DOCUMENT EXTRACT:
══════

Shift in Approach Can Better Serve Child Care Programs and Improve Services
Omaha, Neb. — A new report from the Buffett Early Childhood Institute at the University of Nebraska illustrates the complexity of financing early care and education, and it highlights the opportunity for strategically aligning funding streams to better serve child care providers and families.
“At a time when there is increasing recognition of the importance of early childhood programs as crucial economic infrastructure and that child care professionals are the lynchpin holding the system together, it is vital to understand how these programs are funded and how we can leverage important public investments on their behalf,” said Cathey Huddleston-Casas, associate director of workforce planning and development at the Buffett Institute. “The current system is overly complex, inflexible, and inefficient, which too often has the direct effect of child care providers spending their time navigating bureaucracy to prove they qualify for funding streams rather than providing quality care and education for children.”
Nebraska’s Public Investment in Early Childhood Care and Education, Fiscal Year 2017 Technical Report, authored by Huddleston-Casas and policy consultant Jen Goettemoeller, details the steps taken to document the complexities inherent in financing the early care and education system and establishes a baseline for tracking the public dollars Nebraska invests. The report was produced under the auspices of the Nebraska Early Childhood Workforce Commission, a group convened by the Buffett Institute to develop a comprehensive plan for strengthening and expanding the state’s early childhood workforce. A central focus of the commission’s recommendations deals with funding, and the commission has called for fully funding Nebraska’s early childhood system by 2030.
The technical report is being shared with the Nebraska State Legislature at the request of Senator John Stinner, chair of the Appropriations Committee and a member of the Workforce Commission, and is included in an interim study report for Legislative Resolution 390, which examined the requirements for a fully funded early childhood system. The report draws from the work of the National Academies of Sciences, Engineering, and Medicine in advocating for an early childhood system that is funded based on the total cost of quality, a simple but meaningful difference from traditional funding approaches that rely on piecemeal funding availability.

══════

(Excerpts from a dataset)

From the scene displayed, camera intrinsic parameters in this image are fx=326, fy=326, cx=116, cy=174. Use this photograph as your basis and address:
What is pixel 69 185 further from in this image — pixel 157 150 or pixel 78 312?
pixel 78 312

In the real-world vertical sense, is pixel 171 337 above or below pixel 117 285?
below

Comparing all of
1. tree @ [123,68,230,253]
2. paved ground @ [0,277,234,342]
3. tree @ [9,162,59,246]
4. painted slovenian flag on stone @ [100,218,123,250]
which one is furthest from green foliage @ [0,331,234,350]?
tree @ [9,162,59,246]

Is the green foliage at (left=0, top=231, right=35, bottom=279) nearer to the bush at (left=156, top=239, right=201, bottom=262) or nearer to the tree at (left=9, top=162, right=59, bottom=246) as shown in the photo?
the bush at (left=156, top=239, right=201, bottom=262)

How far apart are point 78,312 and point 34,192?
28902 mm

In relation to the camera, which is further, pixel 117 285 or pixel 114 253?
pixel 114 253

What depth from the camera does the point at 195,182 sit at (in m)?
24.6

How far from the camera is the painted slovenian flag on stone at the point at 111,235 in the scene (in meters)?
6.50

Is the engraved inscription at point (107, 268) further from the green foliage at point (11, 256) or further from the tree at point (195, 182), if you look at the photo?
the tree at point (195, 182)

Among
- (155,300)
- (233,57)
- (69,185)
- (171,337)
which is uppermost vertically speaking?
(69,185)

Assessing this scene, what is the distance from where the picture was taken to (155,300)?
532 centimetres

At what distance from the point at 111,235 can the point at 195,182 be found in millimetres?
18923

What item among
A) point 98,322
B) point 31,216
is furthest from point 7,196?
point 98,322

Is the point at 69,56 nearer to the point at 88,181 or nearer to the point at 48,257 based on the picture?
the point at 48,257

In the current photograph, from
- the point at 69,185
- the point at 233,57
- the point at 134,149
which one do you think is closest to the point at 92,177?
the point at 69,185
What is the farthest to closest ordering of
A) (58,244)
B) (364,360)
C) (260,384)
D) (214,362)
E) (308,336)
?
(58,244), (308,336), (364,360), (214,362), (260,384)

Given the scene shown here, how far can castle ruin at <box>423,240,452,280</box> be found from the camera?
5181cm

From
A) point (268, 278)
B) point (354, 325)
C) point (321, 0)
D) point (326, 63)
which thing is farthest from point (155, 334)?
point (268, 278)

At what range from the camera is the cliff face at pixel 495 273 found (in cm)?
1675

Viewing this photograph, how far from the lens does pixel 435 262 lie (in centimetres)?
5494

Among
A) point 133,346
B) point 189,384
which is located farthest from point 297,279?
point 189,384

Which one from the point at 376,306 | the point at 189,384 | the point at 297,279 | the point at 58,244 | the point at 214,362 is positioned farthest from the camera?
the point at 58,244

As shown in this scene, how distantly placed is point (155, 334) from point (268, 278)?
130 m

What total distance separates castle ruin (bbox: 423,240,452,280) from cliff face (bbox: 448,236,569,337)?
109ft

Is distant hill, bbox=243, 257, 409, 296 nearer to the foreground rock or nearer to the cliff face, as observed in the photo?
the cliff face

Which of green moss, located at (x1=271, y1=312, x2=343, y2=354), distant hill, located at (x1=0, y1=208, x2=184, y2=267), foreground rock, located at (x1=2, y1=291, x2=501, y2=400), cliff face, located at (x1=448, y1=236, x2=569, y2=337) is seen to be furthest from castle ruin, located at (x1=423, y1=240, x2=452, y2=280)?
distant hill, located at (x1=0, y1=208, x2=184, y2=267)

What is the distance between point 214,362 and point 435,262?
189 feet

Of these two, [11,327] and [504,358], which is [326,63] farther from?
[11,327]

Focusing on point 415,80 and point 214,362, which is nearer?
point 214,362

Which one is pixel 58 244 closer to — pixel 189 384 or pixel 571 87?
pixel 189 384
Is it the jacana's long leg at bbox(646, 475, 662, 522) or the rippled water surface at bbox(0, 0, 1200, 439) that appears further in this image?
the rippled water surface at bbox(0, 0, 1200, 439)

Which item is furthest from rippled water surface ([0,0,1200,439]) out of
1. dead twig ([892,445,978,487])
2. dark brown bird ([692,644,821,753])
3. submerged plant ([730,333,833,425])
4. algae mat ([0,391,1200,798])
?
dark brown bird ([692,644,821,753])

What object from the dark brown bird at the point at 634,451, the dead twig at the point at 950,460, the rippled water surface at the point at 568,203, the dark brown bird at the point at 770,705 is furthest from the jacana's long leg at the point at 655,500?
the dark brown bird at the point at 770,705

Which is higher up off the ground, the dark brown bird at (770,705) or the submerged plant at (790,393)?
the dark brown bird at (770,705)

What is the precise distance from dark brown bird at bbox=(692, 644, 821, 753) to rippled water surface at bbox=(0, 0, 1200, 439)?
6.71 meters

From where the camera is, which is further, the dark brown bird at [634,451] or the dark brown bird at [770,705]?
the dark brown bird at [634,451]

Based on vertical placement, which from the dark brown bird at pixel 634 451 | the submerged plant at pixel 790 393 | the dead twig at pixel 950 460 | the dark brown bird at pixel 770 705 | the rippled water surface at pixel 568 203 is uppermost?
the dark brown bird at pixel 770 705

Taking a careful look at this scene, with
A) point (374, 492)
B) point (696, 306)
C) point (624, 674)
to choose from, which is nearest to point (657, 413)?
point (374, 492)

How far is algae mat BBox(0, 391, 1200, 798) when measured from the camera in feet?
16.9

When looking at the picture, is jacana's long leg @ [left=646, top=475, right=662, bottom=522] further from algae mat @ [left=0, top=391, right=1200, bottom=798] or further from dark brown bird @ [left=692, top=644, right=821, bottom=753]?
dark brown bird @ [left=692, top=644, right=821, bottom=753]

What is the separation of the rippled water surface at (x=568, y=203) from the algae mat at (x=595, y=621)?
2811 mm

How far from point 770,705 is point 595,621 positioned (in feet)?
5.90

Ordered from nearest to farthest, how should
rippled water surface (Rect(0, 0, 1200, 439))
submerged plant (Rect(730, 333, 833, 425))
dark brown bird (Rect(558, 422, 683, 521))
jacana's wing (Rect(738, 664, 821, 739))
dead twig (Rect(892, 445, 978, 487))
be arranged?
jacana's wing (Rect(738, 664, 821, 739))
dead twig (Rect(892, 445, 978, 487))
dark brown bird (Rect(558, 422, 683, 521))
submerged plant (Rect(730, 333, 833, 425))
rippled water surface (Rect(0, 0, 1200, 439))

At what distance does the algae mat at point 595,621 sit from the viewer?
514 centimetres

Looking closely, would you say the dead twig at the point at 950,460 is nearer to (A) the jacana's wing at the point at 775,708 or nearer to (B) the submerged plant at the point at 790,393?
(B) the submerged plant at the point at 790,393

══════

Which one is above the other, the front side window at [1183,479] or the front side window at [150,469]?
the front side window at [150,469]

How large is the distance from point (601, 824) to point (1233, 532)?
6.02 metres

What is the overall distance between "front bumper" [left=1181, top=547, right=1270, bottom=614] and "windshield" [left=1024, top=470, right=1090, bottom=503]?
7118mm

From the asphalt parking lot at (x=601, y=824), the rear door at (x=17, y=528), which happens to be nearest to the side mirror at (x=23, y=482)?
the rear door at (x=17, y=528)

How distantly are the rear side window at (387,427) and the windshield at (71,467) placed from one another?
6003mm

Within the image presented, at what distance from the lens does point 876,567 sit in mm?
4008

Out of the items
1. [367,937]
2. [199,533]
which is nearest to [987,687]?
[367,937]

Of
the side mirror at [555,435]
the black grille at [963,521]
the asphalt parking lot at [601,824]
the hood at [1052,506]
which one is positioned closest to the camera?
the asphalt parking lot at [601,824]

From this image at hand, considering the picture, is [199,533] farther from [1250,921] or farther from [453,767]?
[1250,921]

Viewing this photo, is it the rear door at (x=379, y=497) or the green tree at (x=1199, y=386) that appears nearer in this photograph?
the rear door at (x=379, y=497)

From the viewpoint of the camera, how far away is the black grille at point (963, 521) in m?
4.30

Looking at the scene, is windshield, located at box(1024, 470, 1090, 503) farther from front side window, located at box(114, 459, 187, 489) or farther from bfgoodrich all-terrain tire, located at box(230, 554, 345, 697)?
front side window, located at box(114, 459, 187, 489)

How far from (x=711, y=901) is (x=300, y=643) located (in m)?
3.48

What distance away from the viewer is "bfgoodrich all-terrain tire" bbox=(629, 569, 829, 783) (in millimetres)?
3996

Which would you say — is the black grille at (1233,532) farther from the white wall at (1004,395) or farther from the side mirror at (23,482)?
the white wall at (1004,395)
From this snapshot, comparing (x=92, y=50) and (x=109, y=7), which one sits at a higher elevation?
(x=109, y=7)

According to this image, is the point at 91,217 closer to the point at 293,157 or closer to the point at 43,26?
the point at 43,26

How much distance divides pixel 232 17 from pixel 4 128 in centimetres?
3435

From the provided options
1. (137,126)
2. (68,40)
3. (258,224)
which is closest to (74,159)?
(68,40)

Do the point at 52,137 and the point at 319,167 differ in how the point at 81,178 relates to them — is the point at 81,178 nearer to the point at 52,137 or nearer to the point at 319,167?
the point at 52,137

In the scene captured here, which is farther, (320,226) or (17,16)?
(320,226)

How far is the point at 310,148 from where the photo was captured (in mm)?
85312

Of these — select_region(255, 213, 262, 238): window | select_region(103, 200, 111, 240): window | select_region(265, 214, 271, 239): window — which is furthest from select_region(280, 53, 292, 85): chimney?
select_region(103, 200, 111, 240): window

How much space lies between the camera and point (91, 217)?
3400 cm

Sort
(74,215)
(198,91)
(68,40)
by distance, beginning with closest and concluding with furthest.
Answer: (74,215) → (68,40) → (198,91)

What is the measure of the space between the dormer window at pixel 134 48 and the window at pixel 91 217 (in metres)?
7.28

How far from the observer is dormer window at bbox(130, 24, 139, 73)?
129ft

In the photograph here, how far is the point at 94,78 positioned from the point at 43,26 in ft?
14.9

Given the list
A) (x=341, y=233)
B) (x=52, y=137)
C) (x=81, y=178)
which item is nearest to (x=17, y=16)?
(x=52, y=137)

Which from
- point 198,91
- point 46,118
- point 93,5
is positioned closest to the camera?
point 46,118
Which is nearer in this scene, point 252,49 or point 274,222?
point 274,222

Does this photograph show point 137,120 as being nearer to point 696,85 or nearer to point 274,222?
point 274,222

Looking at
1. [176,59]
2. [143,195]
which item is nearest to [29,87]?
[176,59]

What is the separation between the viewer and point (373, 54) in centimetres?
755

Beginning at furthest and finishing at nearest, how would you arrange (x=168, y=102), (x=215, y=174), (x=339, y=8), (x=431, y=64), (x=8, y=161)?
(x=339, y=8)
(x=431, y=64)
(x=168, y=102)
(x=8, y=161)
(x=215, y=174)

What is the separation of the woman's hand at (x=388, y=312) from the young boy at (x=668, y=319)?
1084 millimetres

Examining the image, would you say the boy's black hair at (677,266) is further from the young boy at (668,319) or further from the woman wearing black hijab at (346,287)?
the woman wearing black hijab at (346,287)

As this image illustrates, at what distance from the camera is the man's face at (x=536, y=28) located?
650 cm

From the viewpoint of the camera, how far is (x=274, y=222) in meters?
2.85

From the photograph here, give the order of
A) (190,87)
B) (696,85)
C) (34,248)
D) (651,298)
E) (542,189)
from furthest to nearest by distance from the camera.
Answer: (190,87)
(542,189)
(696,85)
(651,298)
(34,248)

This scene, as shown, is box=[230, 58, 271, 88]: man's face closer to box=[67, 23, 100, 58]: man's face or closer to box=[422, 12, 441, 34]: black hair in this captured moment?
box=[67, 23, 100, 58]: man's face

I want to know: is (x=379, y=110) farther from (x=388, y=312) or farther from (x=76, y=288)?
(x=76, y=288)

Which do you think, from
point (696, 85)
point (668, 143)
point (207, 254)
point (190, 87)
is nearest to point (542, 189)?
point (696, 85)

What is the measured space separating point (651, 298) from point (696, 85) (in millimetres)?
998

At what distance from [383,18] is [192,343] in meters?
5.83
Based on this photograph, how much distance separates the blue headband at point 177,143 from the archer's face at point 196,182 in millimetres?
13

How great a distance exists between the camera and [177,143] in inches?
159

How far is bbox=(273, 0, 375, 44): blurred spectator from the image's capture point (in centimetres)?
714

══════

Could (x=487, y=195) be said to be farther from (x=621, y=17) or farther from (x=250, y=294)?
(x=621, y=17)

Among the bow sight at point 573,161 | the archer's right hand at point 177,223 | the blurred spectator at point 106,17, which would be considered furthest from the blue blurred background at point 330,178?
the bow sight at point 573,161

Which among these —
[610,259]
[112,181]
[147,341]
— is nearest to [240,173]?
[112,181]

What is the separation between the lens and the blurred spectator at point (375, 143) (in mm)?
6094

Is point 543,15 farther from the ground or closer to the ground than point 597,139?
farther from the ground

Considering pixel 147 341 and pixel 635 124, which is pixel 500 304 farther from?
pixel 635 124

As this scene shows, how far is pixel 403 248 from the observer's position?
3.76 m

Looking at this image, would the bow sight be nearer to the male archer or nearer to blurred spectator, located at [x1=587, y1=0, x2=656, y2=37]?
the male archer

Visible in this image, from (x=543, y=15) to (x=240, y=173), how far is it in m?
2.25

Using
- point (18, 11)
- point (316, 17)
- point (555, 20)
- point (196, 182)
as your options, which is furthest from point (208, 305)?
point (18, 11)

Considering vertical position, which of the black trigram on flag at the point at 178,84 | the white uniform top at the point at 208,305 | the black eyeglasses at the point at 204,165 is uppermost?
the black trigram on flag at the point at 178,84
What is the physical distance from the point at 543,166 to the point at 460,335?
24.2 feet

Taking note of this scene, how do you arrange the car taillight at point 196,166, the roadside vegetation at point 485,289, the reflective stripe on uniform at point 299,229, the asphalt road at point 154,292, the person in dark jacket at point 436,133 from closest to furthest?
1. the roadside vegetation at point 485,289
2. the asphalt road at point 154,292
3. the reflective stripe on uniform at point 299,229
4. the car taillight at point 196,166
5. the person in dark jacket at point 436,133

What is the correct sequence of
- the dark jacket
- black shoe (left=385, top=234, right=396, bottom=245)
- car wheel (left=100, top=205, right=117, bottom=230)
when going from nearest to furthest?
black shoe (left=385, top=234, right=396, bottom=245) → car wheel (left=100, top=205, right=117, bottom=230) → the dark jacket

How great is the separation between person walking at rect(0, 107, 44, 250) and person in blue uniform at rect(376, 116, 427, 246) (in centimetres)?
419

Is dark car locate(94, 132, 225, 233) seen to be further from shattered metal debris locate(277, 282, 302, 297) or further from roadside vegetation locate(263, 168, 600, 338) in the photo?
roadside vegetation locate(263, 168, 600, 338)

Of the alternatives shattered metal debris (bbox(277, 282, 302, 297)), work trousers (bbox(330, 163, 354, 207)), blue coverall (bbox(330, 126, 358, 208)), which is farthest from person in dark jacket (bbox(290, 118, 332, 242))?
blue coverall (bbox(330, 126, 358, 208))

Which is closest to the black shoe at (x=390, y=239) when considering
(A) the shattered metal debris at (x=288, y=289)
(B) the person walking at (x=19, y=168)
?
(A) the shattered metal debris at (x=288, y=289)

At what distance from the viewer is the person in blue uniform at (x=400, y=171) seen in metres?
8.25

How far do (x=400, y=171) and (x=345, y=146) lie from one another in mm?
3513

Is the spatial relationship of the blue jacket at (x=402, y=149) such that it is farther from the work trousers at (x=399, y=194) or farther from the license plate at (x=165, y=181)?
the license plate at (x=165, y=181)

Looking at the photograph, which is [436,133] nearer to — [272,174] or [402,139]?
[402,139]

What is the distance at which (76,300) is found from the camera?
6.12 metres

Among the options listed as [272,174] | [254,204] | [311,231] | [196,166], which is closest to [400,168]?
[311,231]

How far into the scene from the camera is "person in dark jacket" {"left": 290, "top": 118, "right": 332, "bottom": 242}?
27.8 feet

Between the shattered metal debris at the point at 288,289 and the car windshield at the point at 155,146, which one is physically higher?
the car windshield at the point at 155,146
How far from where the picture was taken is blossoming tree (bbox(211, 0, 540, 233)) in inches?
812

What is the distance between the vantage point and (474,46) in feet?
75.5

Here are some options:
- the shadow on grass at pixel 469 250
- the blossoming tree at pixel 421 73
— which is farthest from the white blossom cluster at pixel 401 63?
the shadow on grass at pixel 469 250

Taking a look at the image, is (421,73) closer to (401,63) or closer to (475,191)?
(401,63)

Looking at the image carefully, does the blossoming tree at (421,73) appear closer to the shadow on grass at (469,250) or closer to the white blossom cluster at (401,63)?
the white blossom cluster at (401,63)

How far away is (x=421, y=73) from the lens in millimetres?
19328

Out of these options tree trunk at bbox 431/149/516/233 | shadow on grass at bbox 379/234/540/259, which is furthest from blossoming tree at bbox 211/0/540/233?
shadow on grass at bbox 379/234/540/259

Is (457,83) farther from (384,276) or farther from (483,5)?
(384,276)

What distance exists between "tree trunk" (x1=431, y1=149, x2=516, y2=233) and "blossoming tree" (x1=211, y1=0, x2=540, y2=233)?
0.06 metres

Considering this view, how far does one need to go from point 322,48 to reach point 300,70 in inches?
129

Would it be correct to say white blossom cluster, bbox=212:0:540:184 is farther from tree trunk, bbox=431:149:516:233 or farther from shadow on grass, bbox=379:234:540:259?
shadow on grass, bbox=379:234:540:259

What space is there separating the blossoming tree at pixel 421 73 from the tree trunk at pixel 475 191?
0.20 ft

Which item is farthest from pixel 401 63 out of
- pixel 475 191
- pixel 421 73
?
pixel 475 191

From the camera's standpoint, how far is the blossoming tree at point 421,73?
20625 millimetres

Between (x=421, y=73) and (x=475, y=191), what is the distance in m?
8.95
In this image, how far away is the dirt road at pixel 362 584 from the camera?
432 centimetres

══════

WHAT THIS EXERCISE ASKS:
a – Translate this sentence from the news release on early childhood funding into Spanish: "A central focus of the commission’s recommendations deals with funding, and the commission has called for fully funding Nebraska’s early childhood system by 2030."
b – Answer these questions using the news release on early childhood funding:
(i) Who coauthored the technical report with Cathey Huddleston-Casas?
(ii) Which committee does Senator John Stinner chair?
(iii) Whose work does the report draw from in advocating funding based on the total cost of quality?
c – Write a continuation of the news release on early childhood funding, starting after its final sentence.

ANSWERS TO THE PROBLEMS:
a – Un enfoque central de las recomendaciones de la comisión tiene que ver con el financiamiento, y la comisión ha pedido que el sistema de primera infancia de Nebraska esté plenamente financiado para 2030.

b –
(i) Jen Goettemoeller, a policy consultant
(ii) The Appropriations Committee
(iii) The National Academies of Sciences, Engineering, and Medicine

c –
At the request of Stinner and in separate analyses for the commission, Huddleston-Casas led the effort at the Buffett Institute to determine the size of Nebraska’s funding gap for a quality early childhood system. Using economic models from the National Academies’ 2018 report, Transforming the Financing of Early Care and Education, the analysis showed that Nebraska currently funds early childhood at about half the level that is required to ensure access to quality early care and education for children in the state.
The report includes information on how early childhood is funded in Nebraska and maps 13 state and federal funding streams that channel public funds to child care programs in the state. The report notes the ways in which public programs have evolved incrementally over time while capturing the challenges faced by community child care providers, who face the complicated challenge of navigating multiple government bureaucracies in order to care for young children.
“We can and ought to do a better job at getting funds to child care providers who do the hard work of caring for and educating young children,” said Stinner. “The pandemic has made clear how much our economy relies on child care, so let’s get the government part right and not make this harder or more expensive than it needs to be.”
In 2017, Nebraska received $134.7 million in federal funding that was allocated through five financing mechanisms originating in three federal agencies, the U.S. Department of Health and Human Services, the U.S. Department of Agriculture, and the U.S. Department of Education. These funds combined with $76.7 million in state funds that were allocated through eight finance mechanisms originating from three pools of money, the State General Fund, the Early Childhood Education Public Endowment Cash Fund, and Cash Funds. Finance mechanisms funded from these sources were then administered by two state agencies, the Nebraska Department of Health and Human Services and the Nebraska Department of Education.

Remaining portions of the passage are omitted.